[Exercise data Boundary: Start]

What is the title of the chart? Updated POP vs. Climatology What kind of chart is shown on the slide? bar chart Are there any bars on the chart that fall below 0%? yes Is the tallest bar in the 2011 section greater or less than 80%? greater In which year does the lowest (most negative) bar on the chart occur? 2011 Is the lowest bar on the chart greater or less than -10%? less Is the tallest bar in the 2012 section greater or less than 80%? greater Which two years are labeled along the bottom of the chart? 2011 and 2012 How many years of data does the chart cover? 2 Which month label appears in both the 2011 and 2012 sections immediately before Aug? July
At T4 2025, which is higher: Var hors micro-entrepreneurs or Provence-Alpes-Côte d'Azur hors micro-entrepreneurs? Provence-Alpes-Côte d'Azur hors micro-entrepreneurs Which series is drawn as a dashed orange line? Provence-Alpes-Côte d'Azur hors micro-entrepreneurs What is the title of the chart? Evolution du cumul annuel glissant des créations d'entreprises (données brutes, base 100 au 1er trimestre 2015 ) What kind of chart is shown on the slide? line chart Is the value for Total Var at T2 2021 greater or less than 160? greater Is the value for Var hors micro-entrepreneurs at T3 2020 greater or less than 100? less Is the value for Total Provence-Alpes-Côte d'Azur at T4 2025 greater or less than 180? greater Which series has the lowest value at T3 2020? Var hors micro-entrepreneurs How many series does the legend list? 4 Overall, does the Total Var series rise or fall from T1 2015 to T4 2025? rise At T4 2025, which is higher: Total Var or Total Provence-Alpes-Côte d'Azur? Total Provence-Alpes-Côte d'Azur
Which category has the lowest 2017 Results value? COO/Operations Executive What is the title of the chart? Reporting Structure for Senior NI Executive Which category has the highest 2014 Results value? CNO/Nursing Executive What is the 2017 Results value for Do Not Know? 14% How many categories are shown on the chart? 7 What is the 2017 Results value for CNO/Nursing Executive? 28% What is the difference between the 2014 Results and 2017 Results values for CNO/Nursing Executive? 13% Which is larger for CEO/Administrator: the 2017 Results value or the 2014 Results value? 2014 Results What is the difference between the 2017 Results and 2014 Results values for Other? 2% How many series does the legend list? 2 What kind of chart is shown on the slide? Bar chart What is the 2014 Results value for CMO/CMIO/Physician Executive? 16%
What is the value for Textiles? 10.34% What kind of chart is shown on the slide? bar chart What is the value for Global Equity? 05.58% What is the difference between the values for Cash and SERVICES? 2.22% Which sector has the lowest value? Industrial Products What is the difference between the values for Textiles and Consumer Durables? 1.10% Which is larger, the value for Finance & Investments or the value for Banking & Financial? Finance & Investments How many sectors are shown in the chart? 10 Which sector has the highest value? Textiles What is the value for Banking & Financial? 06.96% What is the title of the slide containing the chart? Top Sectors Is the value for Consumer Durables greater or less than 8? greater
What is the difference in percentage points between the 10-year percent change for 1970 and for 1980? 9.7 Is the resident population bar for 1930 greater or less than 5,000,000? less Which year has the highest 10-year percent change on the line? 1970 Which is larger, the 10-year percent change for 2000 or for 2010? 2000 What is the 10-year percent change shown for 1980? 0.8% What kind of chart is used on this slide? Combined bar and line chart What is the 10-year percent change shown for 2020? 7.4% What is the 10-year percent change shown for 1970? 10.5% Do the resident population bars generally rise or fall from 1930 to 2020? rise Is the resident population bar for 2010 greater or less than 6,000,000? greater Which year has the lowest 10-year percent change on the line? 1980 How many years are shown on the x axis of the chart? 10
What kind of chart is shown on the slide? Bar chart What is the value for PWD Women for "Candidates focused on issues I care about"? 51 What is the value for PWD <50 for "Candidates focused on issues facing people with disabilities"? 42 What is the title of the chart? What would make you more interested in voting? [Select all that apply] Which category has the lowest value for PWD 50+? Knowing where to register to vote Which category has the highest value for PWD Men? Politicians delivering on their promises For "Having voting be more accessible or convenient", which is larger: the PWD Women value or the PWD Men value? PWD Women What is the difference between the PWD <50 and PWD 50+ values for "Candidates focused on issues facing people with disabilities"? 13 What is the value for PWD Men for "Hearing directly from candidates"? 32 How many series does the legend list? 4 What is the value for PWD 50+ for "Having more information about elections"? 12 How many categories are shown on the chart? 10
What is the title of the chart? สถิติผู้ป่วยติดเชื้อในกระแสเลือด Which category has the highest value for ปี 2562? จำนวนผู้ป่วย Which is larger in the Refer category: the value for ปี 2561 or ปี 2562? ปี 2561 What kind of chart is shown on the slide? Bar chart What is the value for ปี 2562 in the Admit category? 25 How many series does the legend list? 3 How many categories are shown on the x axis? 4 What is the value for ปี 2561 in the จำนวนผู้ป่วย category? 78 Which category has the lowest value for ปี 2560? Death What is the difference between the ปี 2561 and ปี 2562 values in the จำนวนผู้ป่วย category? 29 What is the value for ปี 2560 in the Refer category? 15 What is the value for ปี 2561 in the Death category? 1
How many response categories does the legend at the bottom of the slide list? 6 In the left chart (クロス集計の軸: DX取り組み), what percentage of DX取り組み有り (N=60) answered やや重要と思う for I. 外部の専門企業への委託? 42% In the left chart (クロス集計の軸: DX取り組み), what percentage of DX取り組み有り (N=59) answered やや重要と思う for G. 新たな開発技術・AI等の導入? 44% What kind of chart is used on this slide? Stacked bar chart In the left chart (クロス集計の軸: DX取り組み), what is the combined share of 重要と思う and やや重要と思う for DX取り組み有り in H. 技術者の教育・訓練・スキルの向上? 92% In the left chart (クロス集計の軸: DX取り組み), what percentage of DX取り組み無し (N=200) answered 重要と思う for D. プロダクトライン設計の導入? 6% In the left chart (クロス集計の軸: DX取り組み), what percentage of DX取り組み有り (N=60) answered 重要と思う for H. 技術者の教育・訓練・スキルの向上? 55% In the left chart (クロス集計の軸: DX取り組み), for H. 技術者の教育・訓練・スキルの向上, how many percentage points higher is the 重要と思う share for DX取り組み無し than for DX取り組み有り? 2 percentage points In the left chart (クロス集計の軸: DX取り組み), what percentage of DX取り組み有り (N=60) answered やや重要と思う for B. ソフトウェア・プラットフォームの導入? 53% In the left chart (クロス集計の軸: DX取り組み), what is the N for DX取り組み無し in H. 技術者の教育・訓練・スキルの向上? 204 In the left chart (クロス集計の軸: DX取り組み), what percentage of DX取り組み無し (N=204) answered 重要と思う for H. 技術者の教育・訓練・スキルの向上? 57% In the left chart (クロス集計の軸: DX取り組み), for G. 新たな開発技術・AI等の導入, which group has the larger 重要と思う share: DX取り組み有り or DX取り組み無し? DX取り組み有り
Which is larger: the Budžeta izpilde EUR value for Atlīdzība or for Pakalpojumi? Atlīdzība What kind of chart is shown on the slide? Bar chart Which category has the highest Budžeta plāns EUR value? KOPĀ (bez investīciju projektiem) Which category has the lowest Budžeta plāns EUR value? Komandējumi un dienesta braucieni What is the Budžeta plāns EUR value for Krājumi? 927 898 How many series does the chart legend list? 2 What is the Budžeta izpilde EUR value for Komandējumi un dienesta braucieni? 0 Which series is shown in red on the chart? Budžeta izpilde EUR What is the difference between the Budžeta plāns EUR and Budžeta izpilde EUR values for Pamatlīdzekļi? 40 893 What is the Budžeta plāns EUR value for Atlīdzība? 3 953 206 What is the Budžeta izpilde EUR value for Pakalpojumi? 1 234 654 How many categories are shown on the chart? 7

[Exercise data Boundary: End]

Exercise objective
Copy every line of the records above that contains the word "KOPĀ", matching case exactly.

Written response
Which is larger: the Budžeta izpilde EUR value for Atlīdzība or for Pakalpojumi? Atlīdzība What kind of chart is shown on the slide? Bar chart Which category has the highest Budžeta plāns EUR value? KOPĀ (bez investīciju projektiem) Which category has the lowest Budžeta plāns EUR value? Komandējumi un dienesta braucieni What is the Budžeta plāns EUR value for Krājumi? 927 898 How many series does the chart legend list? 2 What is the Budžeta izpilde EUR value for Komandējumi un dienesta braucieni? 0 Which series is shown in red on the chart? Budžeta izpilde EUR What is the difference between the Budžeta plāns EUR and Budžeta izpilde EUR values for Pamatlīdzekļi? 40 893 What is the Budžeta plāns EUR value for Atlīdzība? 3 953 206 What is the Budžeta izpilde EUR value for Pakalpojumi? 1 234 654 How many categories are shown on the chart? 7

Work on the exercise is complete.